Competition is absent or asleep. Boring verticals either have no software category serving them (they're using spreadsheets and phone calls) or they have a 20-year-old incumbent so entrenched and so terrible that any modern solution can win on product quality alone. The absence of a strong incumbent is the most underrated quality of a market. You spend zero percent of your budget on differentiation and one hundred percent on distribution.

Word of mouth is concentrated. In a boring vertical, everyone knows everyone. There are three industry trade publications. There are four annual conferences. The top 100 companies in the space probably have 200 people who talk to each other regularly. Get 10 of them as customers and your sales motion converts from outbound to inbound faster than any consumer viral loop ever will.

What I Learned From 339 Ventures

I've spent the last year analyzing startup opportunities across a wide range of verticals — not just the obvious ones. The pattern that emerges from looking at 339 distinct venture concepts is not what you'd expect from reading TechCrunch.

The highest-returning opportunities per unit of competition are almost exclusively in industries with these characteristics: they process physical goods or coordinate physical services, they have not been meaningfully disrupted by software in the last 15 years, and the decision-makers are generalists (owner-operators, not tech buyers) who evaluate solutions by whether they work, not by whether they integrate with the rest of the stack.

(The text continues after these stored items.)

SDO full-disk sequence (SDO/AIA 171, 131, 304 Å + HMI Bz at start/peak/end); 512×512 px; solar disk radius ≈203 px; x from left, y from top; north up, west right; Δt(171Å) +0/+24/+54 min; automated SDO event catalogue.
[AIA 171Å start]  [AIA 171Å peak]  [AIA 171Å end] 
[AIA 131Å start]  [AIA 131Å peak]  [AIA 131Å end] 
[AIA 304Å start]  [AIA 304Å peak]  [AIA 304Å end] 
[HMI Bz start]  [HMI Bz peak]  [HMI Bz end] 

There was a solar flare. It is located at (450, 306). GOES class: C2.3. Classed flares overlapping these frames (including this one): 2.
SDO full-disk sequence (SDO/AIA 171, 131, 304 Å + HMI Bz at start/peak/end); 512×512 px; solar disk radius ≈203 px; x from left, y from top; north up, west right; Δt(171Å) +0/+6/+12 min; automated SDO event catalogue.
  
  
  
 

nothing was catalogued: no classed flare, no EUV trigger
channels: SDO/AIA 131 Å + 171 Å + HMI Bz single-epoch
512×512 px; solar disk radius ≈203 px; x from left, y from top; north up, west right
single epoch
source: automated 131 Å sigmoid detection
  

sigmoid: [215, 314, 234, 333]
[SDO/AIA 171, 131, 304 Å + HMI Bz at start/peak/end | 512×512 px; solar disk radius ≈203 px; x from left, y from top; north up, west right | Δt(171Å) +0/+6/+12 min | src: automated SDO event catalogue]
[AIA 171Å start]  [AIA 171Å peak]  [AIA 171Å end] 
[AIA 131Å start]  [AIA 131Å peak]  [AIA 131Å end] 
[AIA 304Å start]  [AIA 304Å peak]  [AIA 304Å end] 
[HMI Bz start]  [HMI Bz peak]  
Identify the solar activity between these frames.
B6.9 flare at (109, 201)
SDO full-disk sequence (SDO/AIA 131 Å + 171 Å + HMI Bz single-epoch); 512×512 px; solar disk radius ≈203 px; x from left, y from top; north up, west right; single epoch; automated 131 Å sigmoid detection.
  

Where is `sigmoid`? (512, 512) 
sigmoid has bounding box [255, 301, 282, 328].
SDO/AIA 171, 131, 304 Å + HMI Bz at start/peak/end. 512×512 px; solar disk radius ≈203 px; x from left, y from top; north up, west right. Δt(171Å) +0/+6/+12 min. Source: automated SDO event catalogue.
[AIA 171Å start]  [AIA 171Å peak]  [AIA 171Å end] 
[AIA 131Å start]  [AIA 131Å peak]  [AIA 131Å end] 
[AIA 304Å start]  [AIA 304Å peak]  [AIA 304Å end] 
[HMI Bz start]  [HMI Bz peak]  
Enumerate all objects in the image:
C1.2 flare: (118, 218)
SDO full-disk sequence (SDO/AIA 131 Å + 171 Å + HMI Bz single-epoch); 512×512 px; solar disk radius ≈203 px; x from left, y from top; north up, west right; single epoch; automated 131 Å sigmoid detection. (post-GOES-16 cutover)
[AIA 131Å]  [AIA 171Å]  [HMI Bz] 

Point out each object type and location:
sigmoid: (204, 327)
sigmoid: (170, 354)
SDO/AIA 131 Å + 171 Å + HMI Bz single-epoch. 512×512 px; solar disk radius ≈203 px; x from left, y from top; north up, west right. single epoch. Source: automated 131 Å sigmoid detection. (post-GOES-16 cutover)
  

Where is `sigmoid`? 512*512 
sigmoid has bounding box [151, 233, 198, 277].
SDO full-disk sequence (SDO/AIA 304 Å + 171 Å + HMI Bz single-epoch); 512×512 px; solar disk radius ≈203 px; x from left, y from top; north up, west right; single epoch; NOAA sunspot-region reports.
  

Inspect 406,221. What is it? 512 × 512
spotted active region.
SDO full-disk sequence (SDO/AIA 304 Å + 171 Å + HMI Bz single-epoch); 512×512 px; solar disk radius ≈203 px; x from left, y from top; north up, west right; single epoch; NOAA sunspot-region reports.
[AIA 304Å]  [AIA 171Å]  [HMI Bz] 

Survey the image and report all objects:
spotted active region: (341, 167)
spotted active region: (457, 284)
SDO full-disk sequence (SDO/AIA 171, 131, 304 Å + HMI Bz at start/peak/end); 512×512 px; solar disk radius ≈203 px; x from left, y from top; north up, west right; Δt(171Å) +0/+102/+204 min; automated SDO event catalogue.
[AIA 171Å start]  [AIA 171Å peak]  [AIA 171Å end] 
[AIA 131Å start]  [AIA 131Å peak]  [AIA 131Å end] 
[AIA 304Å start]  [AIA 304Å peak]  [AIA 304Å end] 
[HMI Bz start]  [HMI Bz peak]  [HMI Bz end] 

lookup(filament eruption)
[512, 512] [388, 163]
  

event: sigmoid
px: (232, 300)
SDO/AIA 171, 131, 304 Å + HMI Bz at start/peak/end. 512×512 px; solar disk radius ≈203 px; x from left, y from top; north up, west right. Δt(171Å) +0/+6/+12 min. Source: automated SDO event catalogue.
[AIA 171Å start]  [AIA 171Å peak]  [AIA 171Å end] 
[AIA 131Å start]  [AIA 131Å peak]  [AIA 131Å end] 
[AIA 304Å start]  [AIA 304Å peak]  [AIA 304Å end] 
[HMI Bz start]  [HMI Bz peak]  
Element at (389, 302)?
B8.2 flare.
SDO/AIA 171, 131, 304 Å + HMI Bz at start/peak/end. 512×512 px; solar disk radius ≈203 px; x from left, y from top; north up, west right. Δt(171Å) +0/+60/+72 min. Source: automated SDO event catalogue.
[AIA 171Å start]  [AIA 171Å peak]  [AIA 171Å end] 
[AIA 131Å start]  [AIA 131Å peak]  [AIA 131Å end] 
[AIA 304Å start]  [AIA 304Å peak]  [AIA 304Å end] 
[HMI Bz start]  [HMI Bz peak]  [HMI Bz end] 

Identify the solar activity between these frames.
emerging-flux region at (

Vertical Pain point Competitor density
Freight brokering Load matching, carrier communication, documentation Low
HVAC service Technician scheduling, parts ordering, service history Very low
Dental billing Insurance coding errors, claim follow-up, collections Low
Building materials distribution Inventory forecasting, delivery coordination, quoting Minimal

"The glamour is in the pitch. The business is in the boring."

Business paperwork and operations
Owner-operators evaluate by whether it works — not whether it integrates with Slack

The Counter-Argument (And Why It's Wrong)

The pushback on boring verticals is usually one of two things. First: "The TAM is too small." Second: "It's not scalable."

Both are wrong, but in different ways.

The TAM objection misunderstands how boring verticals work. Freight brokering is a $100B+ industry. Dental billing processes more money than the entire VC-backed startup economy combined. Building materials distribution is a $400B market. These are not small markets. They look small because they are fragmented — thousands of mid-size operators rather than a few large ones. Fragmentation is not the same as smallness. It just requires a different go-to-market: high-touch, referral-driven, industry-specific. Different, not smaller.

The scalability objection is more interesting. It's true that boring verticals resist the "deploy generically and let network effects do the work" model. You have to learn the vertical. You have to build to the vertical's specific terminology, workflows, and edge cases. That investment is real.

But that investment is also the moat. The reason nobody else has built the freight broker AI is exactly that it takes 18 months of domain immersion before the product is any good. Your competitor can clone your UI in 6 weeks. They cannot clone your 18 months of freight broker domain knowledge. Specialization is not a limit on scale. It's the defense.